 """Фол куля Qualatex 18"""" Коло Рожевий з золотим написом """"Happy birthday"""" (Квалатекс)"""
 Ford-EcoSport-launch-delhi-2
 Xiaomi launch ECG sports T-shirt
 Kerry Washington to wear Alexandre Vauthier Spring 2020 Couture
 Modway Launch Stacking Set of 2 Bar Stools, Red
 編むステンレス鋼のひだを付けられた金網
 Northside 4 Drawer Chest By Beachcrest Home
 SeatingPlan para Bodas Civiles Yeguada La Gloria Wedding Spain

---

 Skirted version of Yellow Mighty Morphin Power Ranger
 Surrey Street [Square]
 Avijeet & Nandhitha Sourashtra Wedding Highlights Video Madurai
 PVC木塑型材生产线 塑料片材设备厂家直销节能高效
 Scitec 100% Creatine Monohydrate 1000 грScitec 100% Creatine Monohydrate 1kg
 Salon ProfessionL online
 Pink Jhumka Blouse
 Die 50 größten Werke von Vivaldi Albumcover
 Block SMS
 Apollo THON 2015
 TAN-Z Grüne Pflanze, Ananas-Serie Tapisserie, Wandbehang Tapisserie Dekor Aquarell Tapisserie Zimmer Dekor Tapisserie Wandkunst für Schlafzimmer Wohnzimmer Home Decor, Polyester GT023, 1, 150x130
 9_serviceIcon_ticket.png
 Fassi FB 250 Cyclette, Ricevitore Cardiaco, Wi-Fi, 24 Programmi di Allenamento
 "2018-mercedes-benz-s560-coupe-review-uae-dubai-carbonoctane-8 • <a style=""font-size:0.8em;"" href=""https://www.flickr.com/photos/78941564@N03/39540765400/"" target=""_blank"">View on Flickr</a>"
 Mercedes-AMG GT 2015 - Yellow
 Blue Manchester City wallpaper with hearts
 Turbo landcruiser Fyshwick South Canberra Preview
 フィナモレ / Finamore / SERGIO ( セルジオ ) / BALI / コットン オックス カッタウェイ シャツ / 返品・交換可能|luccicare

---

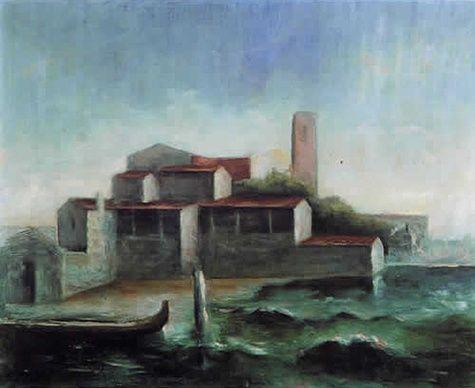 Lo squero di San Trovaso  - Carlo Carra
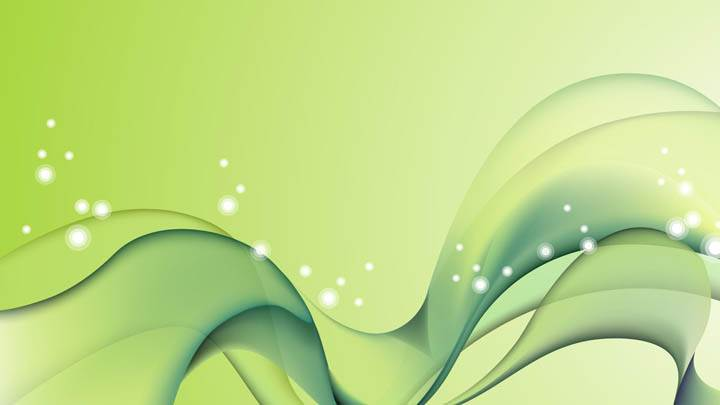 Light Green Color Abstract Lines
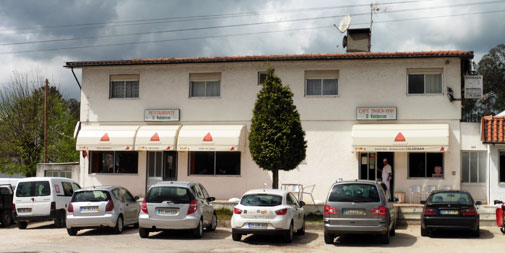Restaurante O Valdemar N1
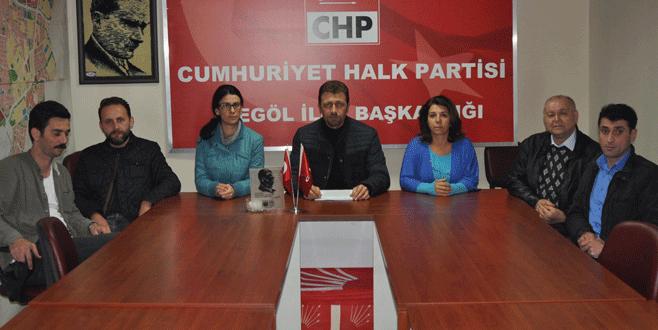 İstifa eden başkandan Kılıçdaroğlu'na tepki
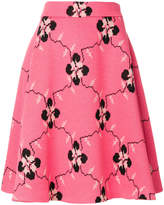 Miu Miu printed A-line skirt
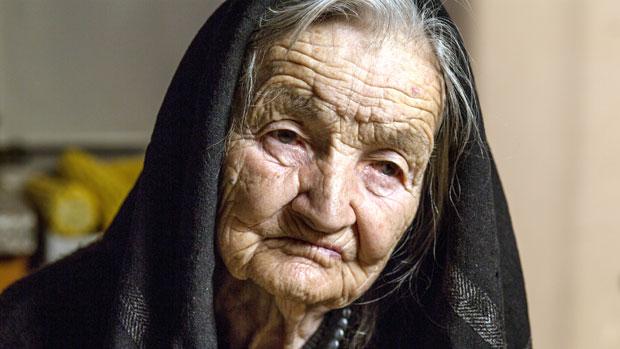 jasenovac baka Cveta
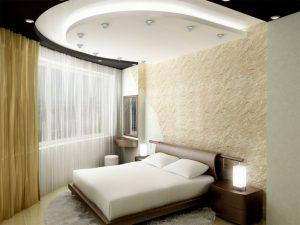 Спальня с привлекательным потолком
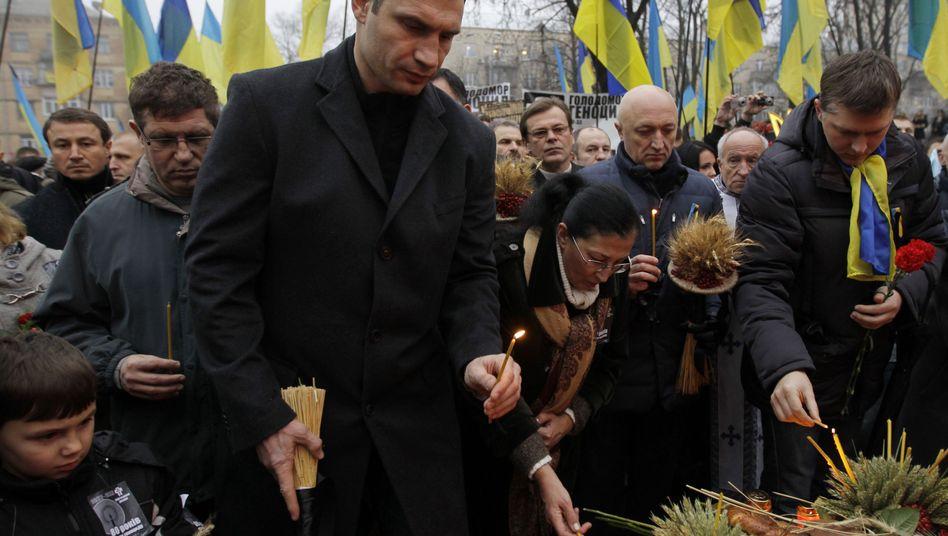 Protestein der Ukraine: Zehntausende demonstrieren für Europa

---

- Your objective -
In the entries above, find the line holding "PVC木塑型材生产线 塑料片材设备厂家直销节能高效" and the line holding "Fassi FB 250", then retype exactly those two lines and every line between them, and nothing else.

- Task output -
 PVC木塑型材生产线 塑料片材设备厂家直销节能高效
 Scitec 100% Creatine Monohydrate 1000 грScitec 100% Creatine Monohydrate 1kg
 Salon ProfessionL online
 Pink Jhumka Blouse
 Die 50 größten Werke von Vivaldi Albumcover
 Block SMS
 Apollo THON 2015
 TAN-Z Grüne Pflanze, Ananas-Serie Tapisserie, Wandbehang Tapisserie Dekor Aquarell Tapisserie Zimmer Dekor Tapisserie Wandkunst für Schlafzimmer Wohnzimmer Home Decor, Polyester GT023, 1, 150x130
 9_serviceIcon_ticket.png
 Fassi FB 250 Cyclette, Ricevitore Cardiaco, Wi-Fi, 24 Programmi di Allenamento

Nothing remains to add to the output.